A expansão do Programa das Escolas Cívico-Militares do Governo de Minas é alvo de críticas de professores da rede estadual de ensino. Os profissionais questionam o memorando enviado pela Secretaria de Estado de Educação de Minas Gerais (SEE/MG), no dia 30 de junho, para mais de 700 unidades escolares, que delimita até o dia 18 de julho o prazo para aderir ao modelo de ensino. A categoria afirma que a expansão está sendo "tocada às pressas" e sem transparência.

O assunto será tema de uma audiência pública na Assembleia Legislativa de Minas Gerais (ALMG) nesta quinta-feira (10/7). Parlamentares querem respostas do governo sobre o projeto e alegam que o Estado não teria competência para instituir modelo de ensino não previsto na Lei Nacional de Diretrizes e Bases da Educação (LDB). Nacionalmente, o Programa das Escolas Cívico-Militares foi revogado em 2023.

"Fomos surpreendidos com esse memorando, já que não é um projeto que estava em implantação no Estado. Temos nove escolas em que o modelo está em teste, mas, até o momento, não temos nenhum estudo sobre os resultados nessas unidades de ensino. Não sabemos se a aprovação é maior, como é a questão da evasão, da violência. Então, é uma possibilidade de expansão sem embasamento", questiona um professor da rede estadual de ensino, que atua na Região Metropolitana de Belo Horizonte. O profissional não será identificado pela reportagem.

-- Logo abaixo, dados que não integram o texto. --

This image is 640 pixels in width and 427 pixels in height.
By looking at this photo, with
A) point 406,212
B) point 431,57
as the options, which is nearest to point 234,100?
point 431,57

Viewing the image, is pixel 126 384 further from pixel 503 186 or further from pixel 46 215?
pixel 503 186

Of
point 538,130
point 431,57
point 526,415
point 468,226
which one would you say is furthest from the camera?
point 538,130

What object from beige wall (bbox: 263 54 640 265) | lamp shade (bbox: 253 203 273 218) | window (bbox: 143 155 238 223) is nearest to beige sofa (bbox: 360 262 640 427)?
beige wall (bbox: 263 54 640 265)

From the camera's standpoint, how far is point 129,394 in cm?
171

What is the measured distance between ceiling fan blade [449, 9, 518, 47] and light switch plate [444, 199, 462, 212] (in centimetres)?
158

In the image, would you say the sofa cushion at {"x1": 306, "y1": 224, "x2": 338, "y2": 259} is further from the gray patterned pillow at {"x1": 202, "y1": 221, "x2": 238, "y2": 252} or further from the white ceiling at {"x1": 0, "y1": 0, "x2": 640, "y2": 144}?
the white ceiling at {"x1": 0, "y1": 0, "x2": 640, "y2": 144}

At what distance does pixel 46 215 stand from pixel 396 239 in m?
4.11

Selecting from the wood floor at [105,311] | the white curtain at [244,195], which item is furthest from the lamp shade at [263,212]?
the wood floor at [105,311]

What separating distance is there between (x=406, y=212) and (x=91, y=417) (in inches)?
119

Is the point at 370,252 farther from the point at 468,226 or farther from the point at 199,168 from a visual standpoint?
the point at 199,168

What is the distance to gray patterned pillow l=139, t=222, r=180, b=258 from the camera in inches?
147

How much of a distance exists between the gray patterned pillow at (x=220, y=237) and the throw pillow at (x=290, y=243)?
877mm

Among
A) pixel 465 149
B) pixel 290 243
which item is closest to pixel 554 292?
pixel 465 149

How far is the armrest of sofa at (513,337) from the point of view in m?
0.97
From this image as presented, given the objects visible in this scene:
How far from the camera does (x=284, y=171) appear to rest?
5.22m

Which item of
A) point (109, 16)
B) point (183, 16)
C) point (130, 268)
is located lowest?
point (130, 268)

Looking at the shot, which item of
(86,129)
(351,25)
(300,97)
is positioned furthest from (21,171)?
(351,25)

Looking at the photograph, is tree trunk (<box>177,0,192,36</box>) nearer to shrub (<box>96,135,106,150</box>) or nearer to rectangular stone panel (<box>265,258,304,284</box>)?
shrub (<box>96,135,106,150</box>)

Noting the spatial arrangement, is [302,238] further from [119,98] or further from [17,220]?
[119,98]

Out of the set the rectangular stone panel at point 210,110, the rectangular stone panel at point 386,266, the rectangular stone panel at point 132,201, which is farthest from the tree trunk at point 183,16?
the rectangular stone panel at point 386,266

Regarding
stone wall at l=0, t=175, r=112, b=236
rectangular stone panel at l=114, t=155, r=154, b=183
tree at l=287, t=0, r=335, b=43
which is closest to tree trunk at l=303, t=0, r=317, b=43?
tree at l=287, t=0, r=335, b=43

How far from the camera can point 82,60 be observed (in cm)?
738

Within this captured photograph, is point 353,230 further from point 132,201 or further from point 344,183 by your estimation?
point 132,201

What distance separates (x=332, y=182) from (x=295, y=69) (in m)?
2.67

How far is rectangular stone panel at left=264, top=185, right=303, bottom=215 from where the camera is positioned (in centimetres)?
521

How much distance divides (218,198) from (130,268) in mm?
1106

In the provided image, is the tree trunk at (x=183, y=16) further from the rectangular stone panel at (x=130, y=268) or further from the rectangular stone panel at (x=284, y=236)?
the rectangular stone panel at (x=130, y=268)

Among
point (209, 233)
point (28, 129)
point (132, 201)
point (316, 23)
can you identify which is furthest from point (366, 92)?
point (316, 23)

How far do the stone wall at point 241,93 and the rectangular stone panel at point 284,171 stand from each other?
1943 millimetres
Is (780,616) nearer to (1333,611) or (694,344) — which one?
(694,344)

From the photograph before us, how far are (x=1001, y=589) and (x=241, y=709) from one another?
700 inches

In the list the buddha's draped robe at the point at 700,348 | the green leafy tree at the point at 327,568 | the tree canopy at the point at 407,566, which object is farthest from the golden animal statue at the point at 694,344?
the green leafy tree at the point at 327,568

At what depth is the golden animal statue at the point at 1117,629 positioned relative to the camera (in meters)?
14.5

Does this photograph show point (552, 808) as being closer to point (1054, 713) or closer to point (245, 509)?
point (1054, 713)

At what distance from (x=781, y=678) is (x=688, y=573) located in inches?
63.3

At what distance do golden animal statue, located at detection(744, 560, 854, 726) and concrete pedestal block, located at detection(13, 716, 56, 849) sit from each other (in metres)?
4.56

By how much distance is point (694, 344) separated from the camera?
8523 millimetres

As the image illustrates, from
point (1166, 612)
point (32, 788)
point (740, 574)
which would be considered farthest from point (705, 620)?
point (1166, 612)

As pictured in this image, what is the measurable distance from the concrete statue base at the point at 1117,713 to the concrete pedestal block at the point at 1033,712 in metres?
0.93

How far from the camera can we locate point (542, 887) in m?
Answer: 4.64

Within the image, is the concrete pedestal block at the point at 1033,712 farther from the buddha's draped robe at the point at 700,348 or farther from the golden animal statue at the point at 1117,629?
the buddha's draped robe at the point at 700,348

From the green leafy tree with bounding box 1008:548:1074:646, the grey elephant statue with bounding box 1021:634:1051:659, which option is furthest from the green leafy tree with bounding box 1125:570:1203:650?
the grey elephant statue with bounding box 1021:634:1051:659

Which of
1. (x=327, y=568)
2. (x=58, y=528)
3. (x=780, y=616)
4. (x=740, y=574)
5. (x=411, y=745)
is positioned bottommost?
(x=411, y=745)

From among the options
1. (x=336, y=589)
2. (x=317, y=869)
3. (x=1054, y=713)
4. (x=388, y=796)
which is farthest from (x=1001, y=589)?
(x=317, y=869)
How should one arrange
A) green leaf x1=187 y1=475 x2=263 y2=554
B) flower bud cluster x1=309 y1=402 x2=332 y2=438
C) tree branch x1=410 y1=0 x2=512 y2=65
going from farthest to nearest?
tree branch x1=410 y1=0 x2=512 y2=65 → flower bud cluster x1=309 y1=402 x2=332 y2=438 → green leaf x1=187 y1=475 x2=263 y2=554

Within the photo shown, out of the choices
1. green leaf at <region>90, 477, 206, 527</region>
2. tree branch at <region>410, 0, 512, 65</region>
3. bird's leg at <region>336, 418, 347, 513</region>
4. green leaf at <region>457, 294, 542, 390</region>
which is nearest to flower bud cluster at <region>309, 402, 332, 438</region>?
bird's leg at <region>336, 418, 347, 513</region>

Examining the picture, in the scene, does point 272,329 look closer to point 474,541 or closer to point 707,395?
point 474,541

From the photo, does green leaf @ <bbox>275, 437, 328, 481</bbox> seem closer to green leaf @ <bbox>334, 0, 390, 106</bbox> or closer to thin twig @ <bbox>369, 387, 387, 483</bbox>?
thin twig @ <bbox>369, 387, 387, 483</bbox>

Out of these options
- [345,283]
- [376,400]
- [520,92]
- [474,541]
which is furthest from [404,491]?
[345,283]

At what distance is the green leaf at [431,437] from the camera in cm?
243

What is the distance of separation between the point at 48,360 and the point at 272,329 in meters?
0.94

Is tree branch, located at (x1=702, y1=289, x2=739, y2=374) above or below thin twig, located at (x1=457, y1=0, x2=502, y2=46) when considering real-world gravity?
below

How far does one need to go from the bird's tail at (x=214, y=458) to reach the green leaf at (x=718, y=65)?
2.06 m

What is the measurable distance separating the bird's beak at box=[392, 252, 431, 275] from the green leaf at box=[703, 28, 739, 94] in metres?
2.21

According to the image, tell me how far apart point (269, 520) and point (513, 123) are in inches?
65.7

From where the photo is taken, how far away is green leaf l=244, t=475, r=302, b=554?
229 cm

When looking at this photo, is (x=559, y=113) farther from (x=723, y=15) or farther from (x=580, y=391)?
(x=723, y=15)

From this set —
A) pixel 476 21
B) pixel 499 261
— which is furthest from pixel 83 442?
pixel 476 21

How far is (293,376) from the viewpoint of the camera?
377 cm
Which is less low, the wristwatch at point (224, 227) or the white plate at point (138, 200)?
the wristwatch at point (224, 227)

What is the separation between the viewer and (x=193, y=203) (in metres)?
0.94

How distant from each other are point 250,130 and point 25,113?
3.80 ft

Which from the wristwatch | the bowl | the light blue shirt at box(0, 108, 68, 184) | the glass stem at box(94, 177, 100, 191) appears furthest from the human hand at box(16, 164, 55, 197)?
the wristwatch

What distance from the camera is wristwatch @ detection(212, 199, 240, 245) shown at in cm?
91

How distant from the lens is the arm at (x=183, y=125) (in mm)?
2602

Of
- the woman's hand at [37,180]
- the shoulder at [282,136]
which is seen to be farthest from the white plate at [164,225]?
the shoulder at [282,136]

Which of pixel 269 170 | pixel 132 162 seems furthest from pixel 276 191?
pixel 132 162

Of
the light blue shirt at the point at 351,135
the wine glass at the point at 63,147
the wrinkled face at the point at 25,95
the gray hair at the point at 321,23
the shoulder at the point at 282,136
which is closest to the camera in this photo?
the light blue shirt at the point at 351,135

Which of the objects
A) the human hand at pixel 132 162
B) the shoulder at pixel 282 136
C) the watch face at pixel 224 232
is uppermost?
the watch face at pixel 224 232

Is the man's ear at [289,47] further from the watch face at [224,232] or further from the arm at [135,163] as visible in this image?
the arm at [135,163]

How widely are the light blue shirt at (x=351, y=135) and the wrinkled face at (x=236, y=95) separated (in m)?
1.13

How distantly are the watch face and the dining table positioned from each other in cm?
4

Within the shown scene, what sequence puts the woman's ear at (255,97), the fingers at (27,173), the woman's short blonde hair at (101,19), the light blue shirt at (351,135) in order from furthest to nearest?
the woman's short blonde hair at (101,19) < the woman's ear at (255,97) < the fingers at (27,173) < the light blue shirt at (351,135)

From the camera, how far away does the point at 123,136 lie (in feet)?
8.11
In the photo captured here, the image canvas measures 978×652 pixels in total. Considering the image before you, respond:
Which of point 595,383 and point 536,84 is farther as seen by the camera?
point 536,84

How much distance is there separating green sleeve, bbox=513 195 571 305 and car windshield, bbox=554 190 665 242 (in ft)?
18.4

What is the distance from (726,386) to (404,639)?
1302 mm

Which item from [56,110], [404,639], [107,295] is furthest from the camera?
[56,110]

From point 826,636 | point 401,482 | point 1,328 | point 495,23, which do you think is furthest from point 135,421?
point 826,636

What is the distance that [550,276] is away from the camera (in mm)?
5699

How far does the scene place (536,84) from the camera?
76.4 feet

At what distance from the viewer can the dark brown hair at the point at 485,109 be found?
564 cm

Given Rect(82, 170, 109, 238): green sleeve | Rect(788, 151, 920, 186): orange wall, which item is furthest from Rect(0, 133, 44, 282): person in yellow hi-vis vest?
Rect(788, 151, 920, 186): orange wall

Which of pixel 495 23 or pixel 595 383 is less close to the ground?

Outro professor, que atua na rede estadual na capital mineira e que também pediu para não ser identificado, teme que a implantação do modelo cívico-militar possa comprometer o processo de aprendizagem. "Todo modelo pedagógico precisa ser discutido. A secretaria nos deu o prazo de 18 dias para debater esse tema. É um período muito curto, e ainda não temos informações de como funcionaria. Teremos um militar orientando estudantes mesmo sem essa capacitação? Nós, professores, temos essa formação, e eles?", questiona.

Conforme a Secretaria de Estado de Educação de Minas Gerais (SEE/MG), o Programa das Escolas Cívico-Militares tem o fortalecimento da educação pública estadual”, por meio de uma parceria da pasta com a Polícia Militar (PMMG) e o Corpo de Bombeiros (CBMMG). "Busca integrar valores cívicos, éticos e disciplinares ao cotidiano escolar, promovendo a formação integral dos estudantes e contribuindo para um ambiente educacional mais seguro, organizado e acolhedor", diz a SEE/MG. Ainda segundo a pasta, os profissionais militares atuam em atividades cívico-pedagógicas, sem assumir funções pedagógicas ou interferir no currículo.

Em Minas Gerais, nove escolas aderiram ao programa, mesmo após o Decreto Federal nº 11.611, assinado pelo presidente Luís Inácio Lula da Silva (PT), que revogou a nível nacional as escolas Cívico-Militares (PECIM). O modelo, no entanto, foi mantido pelos governos estaduais. No ano passado, a Advocacia-Geral da União (AGU) e a Defensoria Pública da União (DPU) questionaram o programa junto ao Supremo Tribunal Federal (STF) alegando incompatibilidade com o Plano Nacional de Educação.

"Não temos garantia de que esse modelo é eficiente. O Governo de MG cita bons resultados nessas unidades de ensino, mas não apresenta esses dados. E o que nós temos acompanhado dessas escolas são denúncias de assédio", disse o professor. Questionada pela reportagem sobre a continuidade do modelo mesmo após o Decreto Federal, a Secretaria Estadual de Educação de Minas Gerais (SEE/MG) não se manifestou.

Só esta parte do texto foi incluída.